Exercise prompt:
Each entry must be restated word for word.

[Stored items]
+ + + + + + +

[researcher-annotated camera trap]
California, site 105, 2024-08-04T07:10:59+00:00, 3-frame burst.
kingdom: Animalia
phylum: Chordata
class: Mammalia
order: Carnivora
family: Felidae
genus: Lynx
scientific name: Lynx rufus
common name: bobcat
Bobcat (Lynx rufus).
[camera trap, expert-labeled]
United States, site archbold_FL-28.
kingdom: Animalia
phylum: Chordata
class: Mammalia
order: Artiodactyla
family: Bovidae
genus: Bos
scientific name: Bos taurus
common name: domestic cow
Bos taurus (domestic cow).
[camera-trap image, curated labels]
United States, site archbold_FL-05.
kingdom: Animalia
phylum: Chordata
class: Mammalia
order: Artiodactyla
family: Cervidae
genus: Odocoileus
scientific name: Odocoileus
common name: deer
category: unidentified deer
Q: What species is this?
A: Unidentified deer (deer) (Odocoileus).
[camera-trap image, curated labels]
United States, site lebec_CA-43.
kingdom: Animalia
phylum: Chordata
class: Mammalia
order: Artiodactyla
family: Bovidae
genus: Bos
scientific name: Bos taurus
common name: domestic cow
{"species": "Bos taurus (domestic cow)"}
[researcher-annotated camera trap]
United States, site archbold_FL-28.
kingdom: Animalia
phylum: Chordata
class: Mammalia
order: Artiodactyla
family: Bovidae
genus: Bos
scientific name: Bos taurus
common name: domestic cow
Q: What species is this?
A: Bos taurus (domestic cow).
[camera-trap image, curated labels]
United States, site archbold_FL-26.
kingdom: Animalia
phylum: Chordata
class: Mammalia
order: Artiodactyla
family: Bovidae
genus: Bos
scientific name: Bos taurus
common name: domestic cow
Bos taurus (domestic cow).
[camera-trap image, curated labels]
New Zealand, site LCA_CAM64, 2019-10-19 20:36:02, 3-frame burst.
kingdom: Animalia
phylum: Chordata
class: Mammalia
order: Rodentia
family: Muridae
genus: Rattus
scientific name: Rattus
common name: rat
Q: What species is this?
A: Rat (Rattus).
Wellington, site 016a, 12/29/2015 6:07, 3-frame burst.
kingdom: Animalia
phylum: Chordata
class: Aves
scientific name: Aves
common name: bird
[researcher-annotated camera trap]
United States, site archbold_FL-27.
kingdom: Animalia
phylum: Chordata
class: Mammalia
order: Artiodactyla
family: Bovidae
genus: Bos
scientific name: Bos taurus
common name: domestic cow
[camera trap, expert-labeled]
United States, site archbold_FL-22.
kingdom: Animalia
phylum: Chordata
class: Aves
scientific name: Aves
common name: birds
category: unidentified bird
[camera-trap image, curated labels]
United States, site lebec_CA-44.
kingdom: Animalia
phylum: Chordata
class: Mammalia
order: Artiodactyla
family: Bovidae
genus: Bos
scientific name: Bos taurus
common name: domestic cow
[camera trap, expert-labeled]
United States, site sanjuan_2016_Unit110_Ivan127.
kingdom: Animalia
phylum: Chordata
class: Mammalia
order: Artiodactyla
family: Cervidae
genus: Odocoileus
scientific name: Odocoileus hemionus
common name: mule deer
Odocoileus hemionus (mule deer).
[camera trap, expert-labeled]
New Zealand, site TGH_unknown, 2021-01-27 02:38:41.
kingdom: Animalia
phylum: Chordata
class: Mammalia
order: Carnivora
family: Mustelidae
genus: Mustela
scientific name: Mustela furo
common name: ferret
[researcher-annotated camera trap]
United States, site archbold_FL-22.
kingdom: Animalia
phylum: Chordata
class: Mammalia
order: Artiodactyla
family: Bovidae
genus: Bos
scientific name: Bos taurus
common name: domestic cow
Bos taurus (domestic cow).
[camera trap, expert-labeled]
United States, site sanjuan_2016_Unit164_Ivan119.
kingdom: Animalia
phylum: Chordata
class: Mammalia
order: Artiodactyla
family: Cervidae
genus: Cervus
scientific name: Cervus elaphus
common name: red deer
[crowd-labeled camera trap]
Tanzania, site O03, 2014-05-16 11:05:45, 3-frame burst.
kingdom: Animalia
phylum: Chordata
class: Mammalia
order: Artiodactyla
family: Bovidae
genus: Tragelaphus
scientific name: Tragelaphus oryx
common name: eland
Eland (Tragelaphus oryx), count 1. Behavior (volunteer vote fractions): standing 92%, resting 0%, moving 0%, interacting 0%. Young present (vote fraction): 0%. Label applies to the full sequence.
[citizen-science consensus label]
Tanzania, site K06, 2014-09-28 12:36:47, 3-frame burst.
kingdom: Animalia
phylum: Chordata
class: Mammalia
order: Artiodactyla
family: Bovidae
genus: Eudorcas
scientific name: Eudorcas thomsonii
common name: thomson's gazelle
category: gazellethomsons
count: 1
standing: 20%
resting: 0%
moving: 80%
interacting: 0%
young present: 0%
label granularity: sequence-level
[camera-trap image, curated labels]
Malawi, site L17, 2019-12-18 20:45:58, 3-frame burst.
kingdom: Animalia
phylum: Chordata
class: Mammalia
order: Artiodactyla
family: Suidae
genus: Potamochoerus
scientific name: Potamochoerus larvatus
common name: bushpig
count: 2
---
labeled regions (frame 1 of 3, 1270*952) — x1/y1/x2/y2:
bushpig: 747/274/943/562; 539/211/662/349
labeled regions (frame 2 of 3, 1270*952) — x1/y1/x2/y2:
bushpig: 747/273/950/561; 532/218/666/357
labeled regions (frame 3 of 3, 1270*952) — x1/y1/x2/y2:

+ + + + + + +

Written reply:
[researcher-annotated camera trap]
California, site 105, 2024-08-04T07:10:59+00:00, 3-frame burst.
kingdom: Animalia
phylum: Chordata
class: Mammalia
order: Carnivora
family: Felidae
genus: Lynx
scientific name: Lynx rufus
common name: bobcat
Bobcat (Lynx rufus).
[camera trap, expert-labeled]
United States, site archbold_FL-28.
kingdom: Animalia
phylum: Chordata
class: Mammalia
order: Artiodactyla
family: Bovidae
genus: Bos
scientific name: Bos taurus
common name: domestic cow
Bos taurus (domestic cow).
[camera-trap image, curated labels]
United States, site archbold_FL-05.
kingdom: Animalia
phylum: Chordata
class: Mammalia
order: Artiodactyla
family: Cervidae
genus: Odocoileus
scientific name: Odocoileus
common name: deer
category: unidentified deer
Q: What species is this?
A: Unidentified deer (deer) (Odocoileus).
[camera-trap image, curated labels]
United States, site lebec_CA-43.
kingdom: Animalia
phylum: Chordata
class: Mammalia
order: Artiodactyla
family: Bovidae
genus: Bos
scientific name: Bos taurus
common name: domestic cow
{"species": "Bos taurus (domestic cow)"}
[researcher-annotated camera trap]
United States, site archbold_FL-28.
kingdom: Animalia
phylum: Chordata
class: Mammalia
order: Artiodactyla
family: Bovidae
genus: Bos
scientific name: Bos taurus
common name: domestic cow
Q: What species is this?
A: Bos taurus (domestic cow).
[camera-trap image, curated labels]
United States, site archbold_FL-26.
kingdom: Animalia
phylum: Chordata
class: Mammalia
order: Artiodactyla
family: Bovidae
genus: Bos
scientific name: Bos taurus
common name: domestic cow
Bos taurus (domestic cow).
[camera-trap image, curated labels]
New Zealand, site LCA_CAM64, 2019-10-19 20:36:02, 3-frame burst.
kingdom: Animalia
phylum: Chordata
class: Mammalia
order: Rodentia
family: Muridae
genus: Rattus
scientific name: Rattus
common name: rat
Q: What species is this?
A: Rat (Rattus).
Wellington, site 016a, 12/29/2015 6:07, 3-frame burst.
kingdom: Animalia
phylum: Chordata
class: Aves
scientific name: Aves
common name: bird
[researcher-annotated camera trap]
United States, site archbold_FL-27.
kingdom: Animalia
phylum: Chordata
class: Mammalia
order: Artiodactyla
family: Bovidae
genus: Bos
scientific name: Bos taurus
common name: domestic cow
[camera trap, expert-labeled]
United States, site archbold_FL-22.
kingdom: Animalia
phylum: Chordata
class: Aves
scientific name: Aves
common name: birds
category: unidentified bird
[camera-trap image, curated labels]
United States, site lebec_CA-44.
kingdom: Animalia
phylum: Chordata
class: Mammalia
order: Artiodactyla
family: Bovidae
genus: Bos
scientific name: Bos taurus
common name: domestic cow
[camera trap, expert-labeled]
United States, site sanjuan_2016_Unit110_Ivan127.
kingdom: Animalia
phylum: Chordata
class: Mammalia
order: Artiodactyla
family: Cervidae
genus: Odocoileus
scientific name: Odocoileus hemionus
common name: mule deer
Odocoileus hemionus (mule deer).
[camera trap, expert-labeled]
New Zealand, site TGH_unknown, 2021-01-27 02:38:41.
kingdom: Animalia
phylum: Chordata
class: Mammalia
order: Carnivora
family: Mustelidae
genus: Mustela
scientific name: Mustela furo
common name: ferret
[researcher-annotated camera trap]
United States, site archbold_FL-22.
kingdom: Animalia
phylum: Chordata
class: Mammalia
order: Artiodactyla
family: Bovidae
genus: Bos
scientific name: Bos taurus
common name: domestic cow
Bos taurus (domestic cow).
[camera trap, expert-labeled]
United States, site sanjuan_2016_Unit164_Ivan119.
kingdom: Animalia
phylum: Chordata
class: Mammalia
order: Artiodactyla
family: Cervidae
genus: Cervus
scientific name: Cervus elaphus
common name: red deer
[crowd-labeled camera trap]
Tanzania, site O03, 2014-05-16 11:05:45, 3-frame burst.
kingdom: Animalia
phylum: Chordata
class: Mammalia
order: Artiodactyla
family: Bovidae
genus: Tragelaphus
scientific name: Tragelaphus oryx
common name: eland
Eland (Tragelaphus oryx), count 1. Behavior (volunteer vote fractions): standing 92%, resting 0%, moving 0%, interacting 0%. Young present (vote fraction): 0%. Label applies to the full sequence.
[citizen-science consensus label]
Tanzania, site K06, 2014-09-28 12:36:47, 3-frame burst.
kingdom: Animalia
phylum: Chordata
class: Mammalia
order: Artiodactyla
family: Bovidae
genus: Eudorcas
scientific name: Eudorcas thomsonii
common name: thomson's gazelle
category: gazellethomsons
count: 1
standing: 20%
resting: 0%
moving: 80%
interacting: 0%
young present: 0%
label granularity: sequence-level
[camera-trap image, curated labels]
Malawi, site L17, 2019-12-18 20:45:58, 3-frame burst.
kingdom: Animalia
phylum: Chordata
class: Mammalia
order: Artiodactyla
family: Suidae
genus: Potamochoerus
scientific name: Potamochoerus larvatus
common name: bushpig
count: 2
---
labeled regions (frame 1 of 3, 1270*952) — x1/y1/x2/y2:
bushpig: 747/274/943/562; 539/211/662/349
labeled regions (frame 2 of 3, 1270*952) — x1/y1/x2/y2:
bushpig: 747/273/950/561; 532/218/666/357
labeled regions (frame 3 of 3, 1270*952) — x1/y1/x2/y2:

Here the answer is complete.